41-7-197. (1) The State Department of Health shall adopt and utilize procedures for conducting certificate of need reviews. Such procedures shall include, inter alia, the following: (a) written notification to the applicant; (b) written notification to health care facilities in the same health service area as the proposed service; (c) written notification to other persons who prior to the receipt of the application have filed a formal notice of intent to provide the proposed services in the same service area; * * * (d) notification to members of the public who reside in the service area where the service is proposed, which may be provided through newspapers or public information channels; and (e) written notification to the Division of Medicaid which will allow the Division of Medicaid thirty (30) days to comment prior to a hearing or a final decision being made.

(2) All notices provided shall include, inter alia, the following: (a) the proposed schedule for the review; (b) written notification of the period within which a public hearing during the course of the review may be requested in writing by one or more affected persons, such request to be made within twenty (20) days of said notification; and (c) the manner in which notification will be provided of the time and place of any hearing so requested. Any such hearing shall be conducted by a hearing officer designated by the State Department of Health. At such hearing, the hearing officer and any person affected by the proposal being reviewed may conduct reasonable questioning of persons who make relevant factual allegations concerning the proposal. The hearing officer shall require that all persons be sworn before they may offer any testimony at the hearing, and the hearing officer is authorized to administer oaths. Any person so choosing may be represented by counsel at the hearing. A record of the hearing shall be made, which shall consist of a transcript of all testimony received, all documents and other material introduced by any interested person, the staff report and recommendation and such other material as the hearing officer considers relevant, including his own recommendation, which he shall make within a reasonable period of time after the hearing is closed and after he has had an opportunity to review, study and analyze the evidence presented during the hearing. The completed record shall be certified to the State Health Officer, who shall consider only the record in making his decision, and shall not consider any evidence or material which is not included therein. All final decisions regarding the issuance of a certificate of need shall be made by the State Health Officer. The State Health Officer shall make his written findings and issue his order after reviewing said record. The findings and decision of the State Health Officer shall not be deferred to any later date, and any deferral shall result in an automatic order of disapproval.

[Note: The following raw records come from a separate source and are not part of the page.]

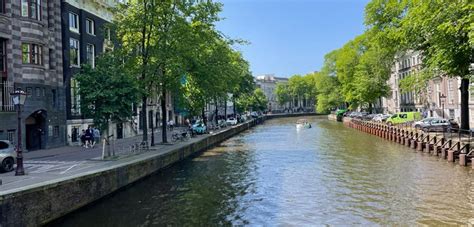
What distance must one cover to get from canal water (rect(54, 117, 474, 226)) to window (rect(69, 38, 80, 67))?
52.0ft

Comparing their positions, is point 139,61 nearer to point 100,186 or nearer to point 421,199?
point 100,186

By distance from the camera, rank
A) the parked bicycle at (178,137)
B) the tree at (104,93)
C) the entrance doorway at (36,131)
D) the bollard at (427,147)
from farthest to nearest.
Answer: the parked bicycle at (178,137) → the bollard at (427,147) → the entrance doorway at (36,131) → the tree at (104,93)

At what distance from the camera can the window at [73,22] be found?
4228cm

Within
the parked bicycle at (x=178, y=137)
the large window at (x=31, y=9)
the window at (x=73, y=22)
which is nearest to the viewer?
the large window at (x=31, y=9)

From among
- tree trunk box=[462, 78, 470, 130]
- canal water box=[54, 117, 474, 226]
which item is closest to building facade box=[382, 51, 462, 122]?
tree trunk box=[462, 78, 470, 130]

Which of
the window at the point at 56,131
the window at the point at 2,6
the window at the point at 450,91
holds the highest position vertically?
the window at the point at 2,6

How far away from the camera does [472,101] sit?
5709 cm

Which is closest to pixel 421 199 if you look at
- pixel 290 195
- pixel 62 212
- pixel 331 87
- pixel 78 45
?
pixel 290 195

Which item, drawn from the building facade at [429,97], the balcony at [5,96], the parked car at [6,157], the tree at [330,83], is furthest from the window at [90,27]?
the tree at [330,83]

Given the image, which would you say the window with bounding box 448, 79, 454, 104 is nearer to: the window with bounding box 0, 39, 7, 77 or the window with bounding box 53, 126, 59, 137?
the window with bounding box 53, 126, 59, 137

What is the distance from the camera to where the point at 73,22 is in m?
43.0

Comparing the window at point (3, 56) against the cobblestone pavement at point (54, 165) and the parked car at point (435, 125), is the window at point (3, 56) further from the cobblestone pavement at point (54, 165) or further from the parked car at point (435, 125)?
the parked car at point (435, 125)

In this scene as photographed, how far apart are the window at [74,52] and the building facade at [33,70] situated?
2.76 meters

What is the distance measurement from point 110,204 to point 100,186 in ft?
4.00
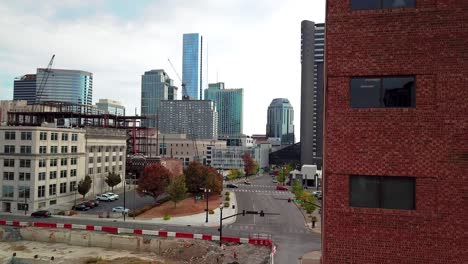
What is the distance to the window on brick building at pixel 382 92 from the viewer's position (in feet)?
47.3

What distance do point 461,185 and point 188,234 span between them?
143ft

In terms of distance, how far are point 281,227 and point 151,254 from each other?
21.6 metres

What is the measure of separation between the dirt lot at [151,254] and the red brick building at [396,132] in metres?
30.6

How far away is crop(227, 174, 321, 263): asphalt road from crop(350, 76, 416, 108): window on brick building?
101 ft

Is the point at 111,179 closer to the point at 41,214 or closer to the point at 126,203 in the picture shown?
the point at 126,203

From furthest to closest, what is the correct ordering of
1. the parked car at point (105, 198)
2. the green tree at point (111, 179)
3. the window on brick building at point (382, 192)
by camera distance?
1. the green tree at point (111, 179)
2. the parked car at point (105, 198)
3. the window on brick building at point (382, 192)

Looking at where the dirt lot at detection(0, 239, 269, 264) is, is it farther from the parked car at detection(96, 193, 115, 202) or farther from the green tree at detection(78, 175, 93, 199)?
the parked car at detection(96, 193, 115, 202)

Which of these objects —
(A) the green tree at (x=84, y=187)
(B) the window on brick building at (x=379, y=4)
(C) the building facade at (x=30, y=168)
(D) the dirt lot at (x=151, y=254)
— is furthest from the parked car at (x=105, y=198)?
(B) the window on brick building at (x=379, y=4)

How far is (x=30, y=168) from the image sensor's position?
71.5 m

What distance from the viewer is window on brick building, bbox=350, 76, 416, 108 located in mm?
14430

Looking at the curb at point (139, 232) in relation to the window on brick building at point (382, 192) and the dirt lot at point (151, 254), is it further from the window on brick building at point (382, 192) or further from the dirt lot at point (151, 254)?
the window on brick building at point (382, 192)

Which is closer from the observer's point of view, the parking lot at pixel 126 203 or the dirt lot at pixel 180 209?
the dirt lot at pixel 180 209

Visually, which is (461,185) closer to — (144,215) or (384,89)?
(384,89)

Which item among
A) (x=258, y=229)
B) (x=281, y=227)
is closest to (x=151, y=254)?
(x=258, y=229)
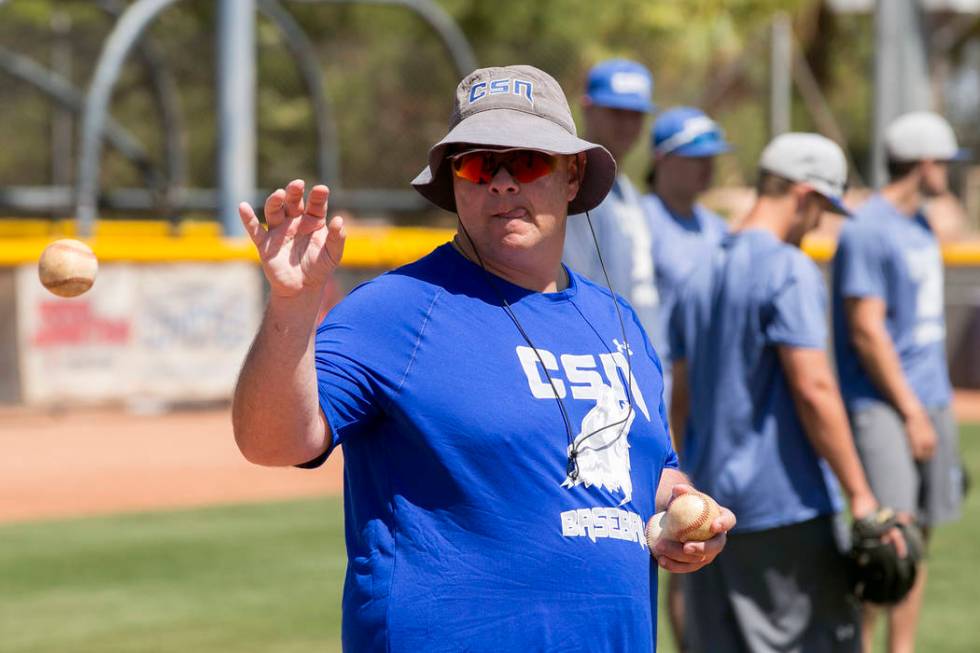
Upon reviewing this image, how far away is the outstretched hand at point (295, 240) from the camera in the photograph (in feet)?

(3) If review by the State Department of Health concerning the issuance of a certificate of need is not complete within the time specified by rule or regulation, which shall not, to the extent practicable, exceed ninety (90) days, the certificate of need shall not be granted. The proponent of the proposal may, within thirty (30) days, after the expiration of the specified time for review, commence such legal action as is necessary, in the Chancery Court of the First Judicial District of Hinds County or in the chancery court of the county in which the new institutional health service is proposed to be provided, to compel the State Health Officer to issue written findings and written order approving or disapproving the proposal in question.

SECTION 9. This act shall take effect and be in force from and after its passage.